Reduced-activation ferritic (RAF) steels are the promising candidate structural material for fusion reactor blanket components, but they may suffer non-hardening embrittlement (NHE) by a large amount of He on grain boundaries over 500-700 appm of bulk He without hardening. Understanding and evaluating the ductile to brittle transition behavior and fracture toughness of RAF steels are critical in the design and operation of the reactor. In order to effectively produce irradiation database, furthermore, the reduction of the specimen volume is required. In the ITER Broader Approach (BA) project, applicability of small specimen test techniques has been examined to evaluate irradiation-induced degradation of fracture toughness of F82H. The master curve method is specified as a standard test method for determination of reference temperature for ferritic steels in the transition range provided by the American Society for Testing and Materials (ASTM). However, application of the method to RAF steels may have some difficulty passing the requirement of method for example, large constraint loss in small specimens of RAF steels and possible fracture mode change to intergranular due to precipitation of transmutation helium on to grain boundaries.
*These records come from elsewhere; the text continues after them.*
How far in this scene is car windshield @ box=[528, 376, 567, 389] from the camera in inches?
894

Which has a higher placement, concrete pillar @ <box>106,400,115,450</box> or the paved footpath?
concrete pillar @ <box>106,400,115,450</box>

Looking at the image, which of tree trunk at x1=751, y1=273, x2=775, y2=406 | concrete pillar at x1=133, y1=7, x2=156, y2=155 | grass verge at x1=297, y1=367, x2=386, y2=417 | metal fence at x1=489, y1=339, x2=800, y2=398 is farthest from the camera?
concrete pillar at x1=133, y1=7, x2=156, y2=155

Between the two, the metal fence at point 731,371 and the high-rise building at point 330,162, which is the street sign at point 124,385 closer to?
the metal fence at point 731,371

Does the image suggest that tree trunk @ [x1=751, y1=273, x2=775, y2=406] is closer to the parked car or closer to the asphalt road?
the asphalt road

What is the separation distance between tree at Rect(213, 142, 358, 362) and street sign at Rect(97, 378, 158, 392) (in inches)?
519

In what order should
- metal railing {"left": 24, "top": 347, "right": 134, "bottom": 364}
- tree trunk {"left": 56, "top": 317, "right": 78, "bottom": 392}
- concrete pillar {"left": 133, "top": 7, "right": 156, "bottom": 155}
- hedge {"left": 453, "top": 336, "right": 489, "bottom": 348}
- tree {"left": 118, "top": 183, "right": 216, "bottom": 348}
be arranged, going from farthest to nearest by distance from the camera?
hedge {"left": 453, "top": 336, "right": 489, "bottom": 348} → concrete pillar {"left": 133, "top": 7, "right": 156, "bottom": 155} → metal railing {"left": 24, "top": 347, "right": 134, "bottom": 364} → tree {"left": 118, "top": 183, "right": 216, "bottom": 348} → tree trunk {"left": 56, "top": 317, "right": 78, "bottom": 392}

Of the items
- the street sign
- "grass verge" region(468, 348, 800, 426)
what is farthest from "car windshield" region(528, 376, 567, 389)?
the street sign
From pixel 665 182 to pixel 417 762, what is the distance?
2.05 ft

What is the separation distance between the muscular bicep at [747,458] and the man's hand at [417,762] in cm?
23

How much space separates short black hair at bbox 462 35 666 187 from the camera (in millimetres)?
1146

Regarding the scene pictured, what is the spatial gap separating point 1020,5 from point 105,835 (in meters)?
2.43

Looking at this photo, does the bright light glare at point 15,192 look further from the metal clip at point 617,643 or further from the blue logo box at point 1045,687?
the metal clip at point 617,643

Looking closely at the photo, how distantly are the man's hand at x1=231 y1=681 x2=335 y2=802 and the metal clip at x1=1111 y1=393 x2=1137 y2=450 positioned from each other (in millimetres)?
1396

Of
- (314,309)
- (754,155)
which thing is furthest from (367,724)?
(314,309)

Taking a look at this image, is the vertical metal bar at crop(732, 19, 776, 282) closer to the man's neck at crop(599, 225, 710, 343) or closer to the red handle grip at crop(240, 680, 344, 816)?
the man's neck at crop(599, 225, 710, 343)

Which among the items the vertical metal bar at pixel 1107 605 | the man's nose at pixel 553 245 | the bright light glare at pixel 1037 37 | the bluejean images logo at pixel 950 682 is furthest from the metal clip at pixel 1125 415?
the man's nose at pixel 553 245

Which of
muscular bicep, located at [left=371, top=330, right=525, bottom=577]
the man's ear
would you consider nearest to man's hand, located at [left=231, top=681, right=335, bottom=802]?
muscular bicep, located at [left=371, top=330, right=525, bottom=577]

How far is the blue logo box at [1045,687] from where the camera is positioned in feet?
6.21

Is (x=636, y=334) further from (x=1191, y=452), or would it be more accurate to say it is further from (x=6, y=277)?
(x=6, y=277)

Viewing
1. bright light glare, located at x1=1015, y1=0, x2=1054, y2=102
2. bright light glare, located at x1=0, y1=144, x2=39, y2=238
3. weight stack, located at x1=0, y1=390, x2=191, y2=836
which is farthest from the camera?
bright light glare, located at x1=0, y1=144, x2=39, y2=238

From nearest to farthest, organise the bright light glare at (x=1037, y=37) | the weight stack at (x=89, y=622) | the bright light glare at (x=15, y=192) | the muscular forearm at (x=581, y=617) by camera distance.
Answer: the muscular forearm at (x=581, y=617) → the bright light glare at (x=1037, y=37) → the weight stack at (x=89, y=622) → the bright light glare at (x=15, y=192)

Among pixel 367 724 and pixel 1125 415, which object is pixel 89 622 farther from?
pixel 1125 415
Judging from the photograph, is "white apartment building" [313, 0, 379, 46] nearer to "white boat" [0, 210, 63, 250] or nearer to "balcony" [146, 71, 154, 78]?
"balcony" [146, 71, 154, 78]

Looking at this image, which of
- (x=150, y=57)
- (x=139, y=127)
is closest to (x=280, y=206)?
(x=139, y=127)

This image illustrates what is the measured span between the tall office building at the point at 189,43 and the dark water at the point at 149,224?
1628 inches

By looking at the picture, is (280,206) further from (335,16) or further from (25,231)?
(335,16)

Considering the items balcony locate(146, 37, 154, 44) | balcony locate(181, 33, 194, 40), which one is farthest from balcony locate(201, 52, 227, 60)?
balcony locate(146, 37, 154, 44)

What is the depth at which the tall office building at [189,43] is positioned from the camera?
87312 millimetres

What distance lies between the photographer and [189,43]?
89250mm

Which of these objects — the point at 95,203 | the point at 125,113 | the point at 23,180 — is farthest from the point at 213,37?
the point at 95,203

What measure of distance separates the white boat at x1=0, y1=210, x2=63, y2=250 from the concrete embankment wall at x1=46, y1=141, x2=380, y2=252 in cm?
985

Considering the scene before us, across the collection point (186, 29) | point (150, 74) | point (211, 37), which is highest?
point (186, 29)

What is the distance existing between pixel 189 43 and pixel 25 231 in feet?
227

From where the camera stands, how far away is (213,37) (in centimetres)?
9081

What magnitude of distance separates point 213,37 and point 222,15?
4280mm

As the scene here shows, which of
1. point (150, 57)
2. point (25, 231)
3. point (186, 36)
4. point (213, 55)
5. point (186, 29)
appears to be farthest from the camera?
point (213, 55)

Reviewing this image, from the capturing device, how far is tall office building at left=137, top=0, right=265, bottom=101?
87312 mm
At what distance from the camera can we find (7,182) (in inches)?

In the present study, constitutive data and widely-obtained fracture toughness data sets at transition temperatures of F82H is investigated to establish the master curve method for RAF steels from viewpoints offracture mechanics. Small specimen tests to evaluate fracture toughness and Charpy impact properties were carried out for F82H steels with different levels of phosphorous addition in order to simulate the effects of NHE on the shift of transition curve. Yield strength (YS) and ultimate tensile strength (UTS) are increased by increasing the level of phosphorous addition, but it is not significant. It was found that the DBTT after phosphorous addition is shifted to higher temperatures and the USE is decreased. Effects of phosphorous on fracture toughness were evaluated using the small size specimen (1/4 CT). Phosphorous added steels fractured in a brittle manner showing intergranular fracture even at temperatures of transition region. The master curve approach for evaluation of fracture toughness change by the degradation of grain boundary strength was carried out by referring to the ASTM E1921.